There are exceptions to personal liability protection afforded to LLC owners. This is also true for corporations. Exceptions include:

  • Either personally or directly injuring someone.
  • Personally guaranteeing a financial obligation that the LLC defaults on.
  • Failing to deposit withholding taxes from employees' wages.
  • Intentionally committing fraud, being involved in an illegal act, or harming someone or to the company due to reckless behavior.
  • Treating the LLC as part of an owner's personal affairs instead of a separate legal entity.

Securing a liability insurance policy can help shield an owner's personal assets when limited liability protection fails to do so. A policy may also protect personal assets if a court ignores your limited liability status. Finally, it can protect you and the LLC from lawsuits and legal claims.

LLC Taxes

A big difference between a corporation and an LLC is the payment of taxes. A corporation must pay taxes whereas a limited liability company is considered a "pass-through" tax entity. This means all profits and losses pass through to the owners who are each responsible for reporting the profits and losses when filing their personal tax return.

Each LLC member must make estimated quarterly tax payments to the Internal Revenue Service (IRS).

Co-owners of an LLC must file Form 1065, which is an informational return, annually with the IRS. This form is also required for partnerships. The form outlines the share of the profits or losses for each LLC member. The form is reviewed by the IRS to make sure each LLC member is correctly reporting his or her income.

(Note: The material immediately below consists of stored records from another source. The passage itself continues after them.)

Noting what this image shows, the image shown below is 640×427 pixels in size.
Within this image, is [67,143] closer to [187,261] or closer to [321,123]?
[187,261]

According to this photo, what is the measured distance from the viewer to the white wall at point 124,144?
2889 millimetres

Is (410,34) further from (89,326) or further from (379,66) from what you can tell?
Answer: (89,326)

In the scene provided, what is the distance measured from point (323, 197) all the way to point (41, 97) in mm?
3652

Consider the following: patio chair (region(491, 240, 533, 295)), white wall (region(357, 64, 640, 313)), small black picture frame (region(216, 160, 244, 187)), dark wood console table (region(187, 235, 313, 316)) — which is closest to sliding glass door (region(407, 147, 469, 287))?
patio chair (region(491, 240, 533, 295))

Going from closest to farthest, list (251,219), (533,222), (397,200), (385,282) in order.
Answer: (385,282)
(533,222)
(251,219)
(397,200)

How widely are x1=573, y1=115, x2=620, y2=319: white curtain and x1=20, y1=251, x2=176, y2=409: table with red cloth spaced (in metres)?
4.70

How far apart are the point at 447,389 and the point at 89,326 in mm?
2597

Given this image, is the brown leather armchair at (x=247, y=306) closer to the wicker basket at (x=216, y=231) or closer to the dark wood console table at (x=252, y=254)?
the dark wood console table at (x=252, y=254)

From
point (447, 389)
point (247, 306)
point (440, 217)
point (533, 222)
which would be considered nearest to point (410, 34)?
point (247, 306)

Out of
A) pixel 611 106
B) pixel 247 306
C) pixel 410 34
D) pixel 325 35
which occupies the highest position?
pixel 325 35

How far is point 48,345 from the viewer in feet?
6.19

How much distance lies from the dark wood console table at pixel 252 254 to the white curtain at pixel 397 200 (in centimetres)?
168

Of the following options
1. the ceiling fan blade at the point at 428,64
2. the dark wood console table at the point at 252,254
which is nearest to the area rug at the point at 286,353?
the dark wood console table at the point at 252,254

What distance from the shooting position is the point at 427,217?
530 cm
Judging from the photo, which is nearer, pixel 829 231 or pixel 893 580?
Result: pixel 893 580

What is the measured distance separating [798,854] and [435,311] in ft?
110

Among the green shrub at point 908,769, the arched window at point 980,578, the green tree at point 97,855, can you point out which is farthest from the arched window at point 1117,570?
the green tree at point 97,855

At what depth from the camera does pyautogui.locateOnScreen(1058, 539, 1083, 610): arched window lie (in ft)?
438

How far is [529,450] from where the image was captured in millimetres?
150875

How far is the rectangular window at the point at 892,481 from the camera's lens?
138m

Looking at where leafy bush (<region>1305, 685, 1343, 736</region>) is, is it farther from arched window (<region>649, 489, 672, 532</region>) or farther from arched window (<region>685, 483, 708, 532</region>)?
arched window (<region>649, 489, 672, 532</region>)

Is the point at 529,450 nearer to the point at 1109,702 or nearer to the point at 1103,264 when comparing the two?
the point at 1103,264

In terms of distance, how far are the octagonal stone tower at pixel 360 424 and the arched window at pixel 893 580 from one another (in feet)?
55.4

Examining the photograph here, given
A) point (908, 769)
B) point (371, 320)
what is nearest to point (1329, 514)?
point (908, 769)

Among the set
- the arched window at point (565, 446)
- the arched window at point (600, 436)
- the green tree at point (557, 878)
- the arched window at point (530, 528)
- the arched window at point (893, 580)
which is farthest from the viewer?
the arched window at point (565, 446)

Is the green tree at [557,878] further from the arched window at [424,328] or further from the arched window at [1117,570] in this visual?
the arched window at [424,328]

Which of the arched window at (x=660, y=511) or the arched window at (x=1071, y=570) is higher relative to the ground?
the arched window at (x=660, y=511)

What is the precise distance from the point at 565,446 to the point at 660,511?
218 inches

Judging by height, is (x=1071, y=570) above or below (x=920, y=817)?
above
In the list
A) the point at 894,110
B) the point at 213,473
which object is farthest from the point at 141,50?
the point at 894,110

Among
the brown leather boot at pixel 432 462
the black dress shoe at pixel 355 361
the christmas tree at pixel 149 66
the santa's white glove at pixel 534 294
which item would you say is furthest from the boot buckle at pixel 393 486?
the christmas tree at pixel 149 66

LLC Membership and Management

When the owners of an LLC have equal management responsibilities, the LLC is referred to as "member managed." When one or more owners are responsible for managing the company, the LLC is referred to as "manager-managed."

LLC Formation

Forming an LLC includes:

  • Choosing a legal name.
  • Reserving the name, if possible. This option varies from state to state.
  • Filing articles of organization. In some states, the articles may be called a "certificate of formation" or "certificate of organization."
  • Paying the applicable filing fees for your state, which can range from $100 to $800.
  • Create a written operating agreement. The agreement clarifies the rights and responsibilities of each member, the percentage of interest in the LLC, and their share of the profit. The agreement does not need to be filed with the state.
  • Apply for applicable business licenses or certificates necessary for your business.
  • File Form SS-4 online for an Employer Identification Number from the IRS.
  • Apply for any other ID numbers that state and local agencies may require. This may be due to your obligation to pay things such as unemployment, disability, and other taxes associated with payroll.